This exercise asks for an exact copy of every entry below, with pictures omitted.

* * * * *

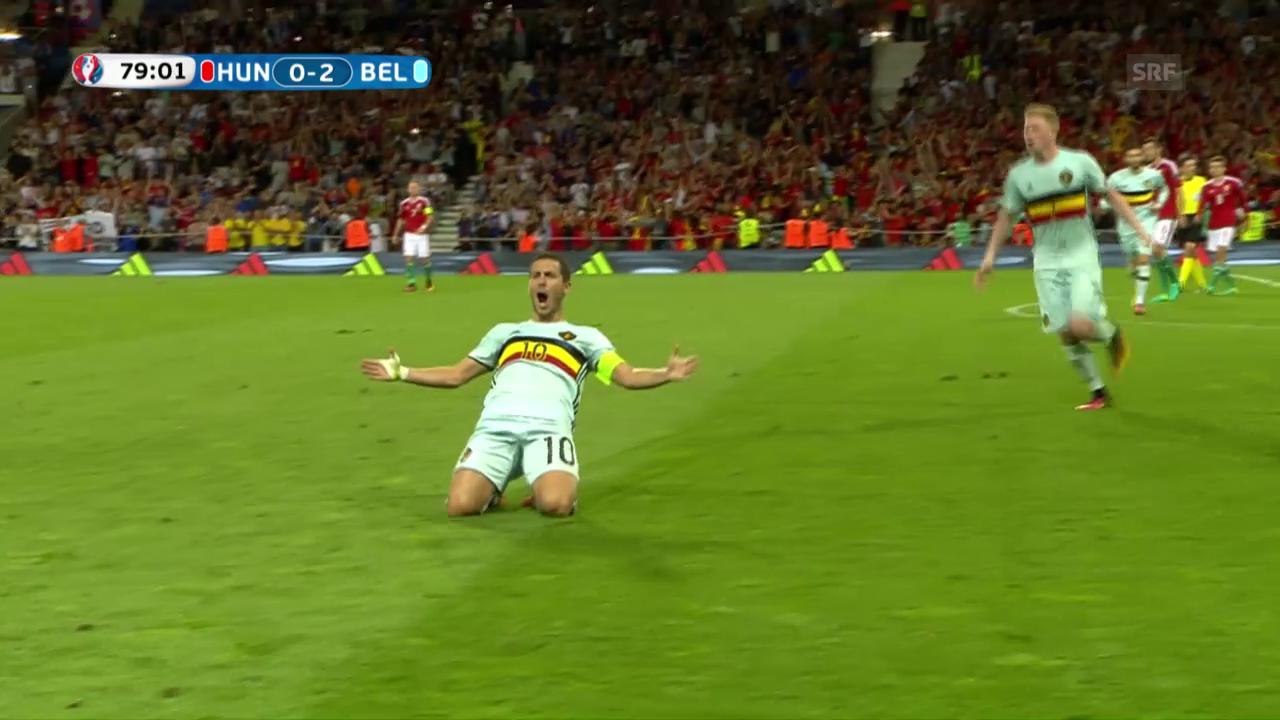Belgiens Doppelschlag gegen Ungarn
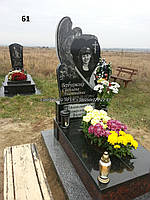 Дитячий ексклюзивний пам'ятник з ангелом із граніту на могилу комплект
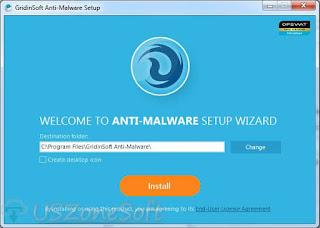 Gridinsoft Anti-Malware setup screen
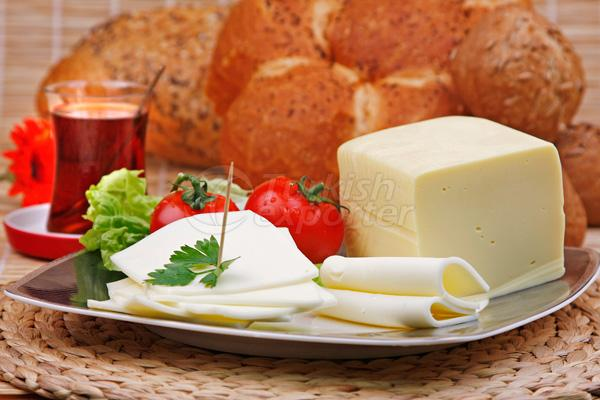 Akpinar Dairy Products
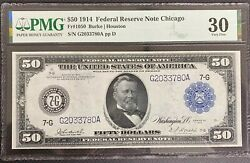 1914 50 Federal Reserve Note - Chicago - Fr 1050 Gorgeous Note And Artwork
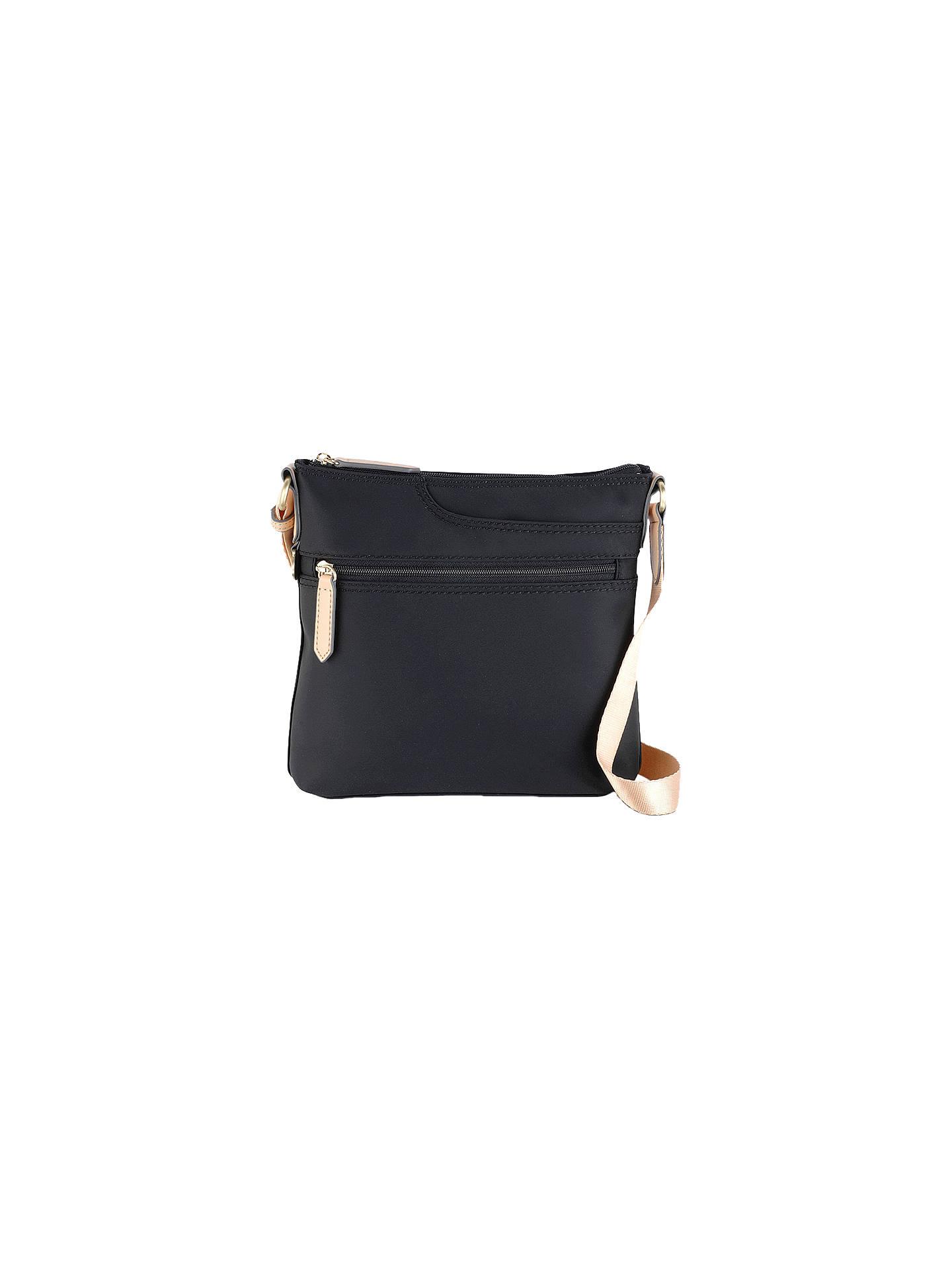 fafa44183e87 Buy Radley Pocket Essentials Small Cross Body Bag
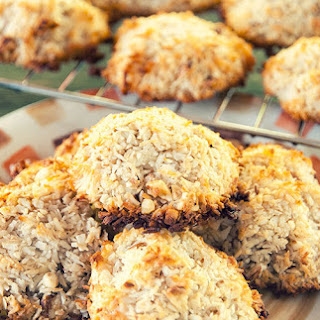 Almond and Coconut Macaroons Recipe
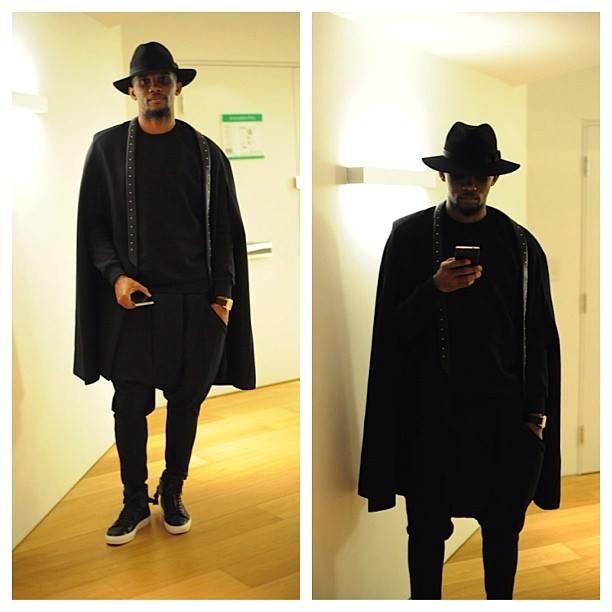 samuel-etoo-style-fashion-jewanda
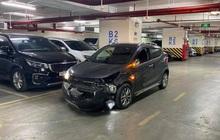Ô tô Fadil và xe Lexus rượt đuổi, chèn nhau như phim hành động trên đường phố Hà Nội
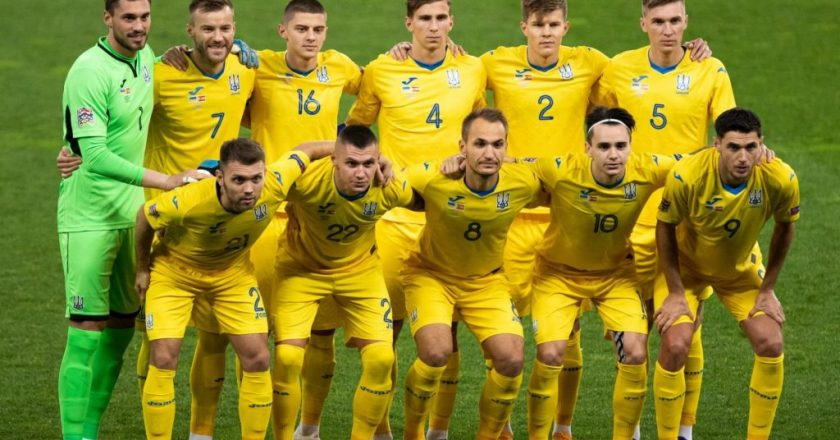 Збірна України завершує рік на 24-му місці у рейтинзі ФІФА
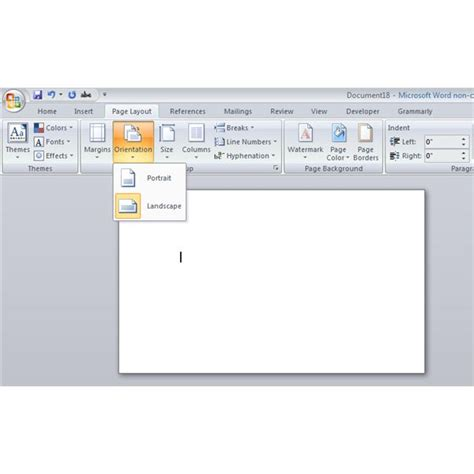 card in microsoft word how do i make index cards in microsoft word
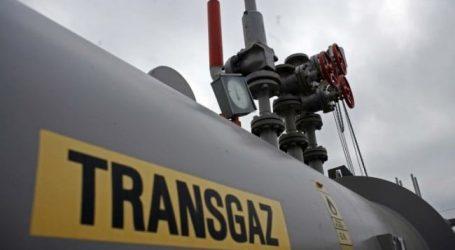 «Газпром» заплатит Румынии за отказ от Трансбалканского газопровода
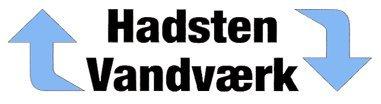 Hadsten Vandværk har udsendt stor folder med en bred orientering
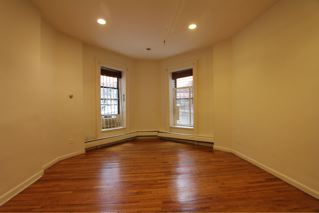 Renovated Studio in the heart of midtown west!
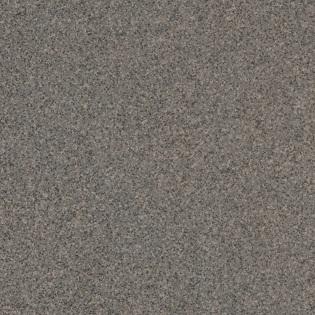 Gạch lát Thạch Bàn men MMT60-014
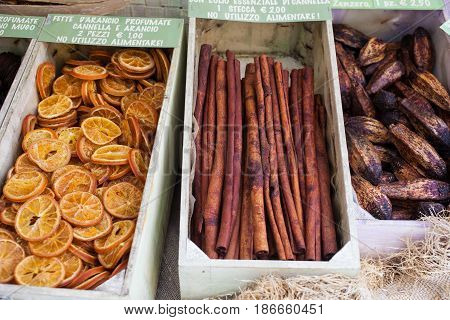 View of dried fruits used for aromatherapy and smell nice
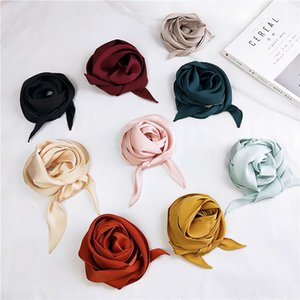 Big girls Ladies Fashion Square Scarf Head Neck Silk Feel Elegant Small Skinny Satin Hair Tie Band pashmina women solid color bandanan A1809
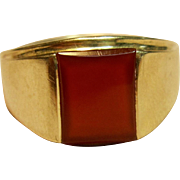 Incredible men's Carnelian Ring in 14K Yellow Gold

* * * * *

TASK RESULT:
Belgiens Doppelschlag gegen Ungarn
 Дитячий ексклюзивний пам'ятник з ангелом із граніту на могилу комплект
 Gridinsoft Anti-Malware setup screen
 Akpinar Dairy Products
 1914 50 Federal Reserve Note - Chicago - Fr 1050 Gorgeous Note And Artwork
 fafa44183e87 Buy Radley Pocket Essentials Small Cross Body Bag
 Almond and Coconut Macaroons Recipe
 samuel-etoo-style-fashion-jewanda
Ô tô Fadil và xe Lexus rượt đuổi, chèn nhau như phim hành động trên đường phố Hà Nội
 Збірна України завершує рік на 24-му місці у рейтинзі ФІФА
 card in microsoft word how do i make index cards in microsoft word
 «Газпром» заплатит Румынии за отказ от Трансбалканского газопровода
 Hadsten Vandværk har udsendt stor folder med en bred orientering
 Renovated Studio in the heart of midtown west!
 Gạch lát Thạch Bàn men MMT60-014
 View of dried fruits used for aromatherapy and smell nice
 Big girls Ladies Fashion Square Scarf Head Neck Silk Feel Elegant Small Skinny Satin Hair Tie Band pashmina women solid color bandanan A1809
 Incredible men's Carnelian Ring in 14K Yellow Gold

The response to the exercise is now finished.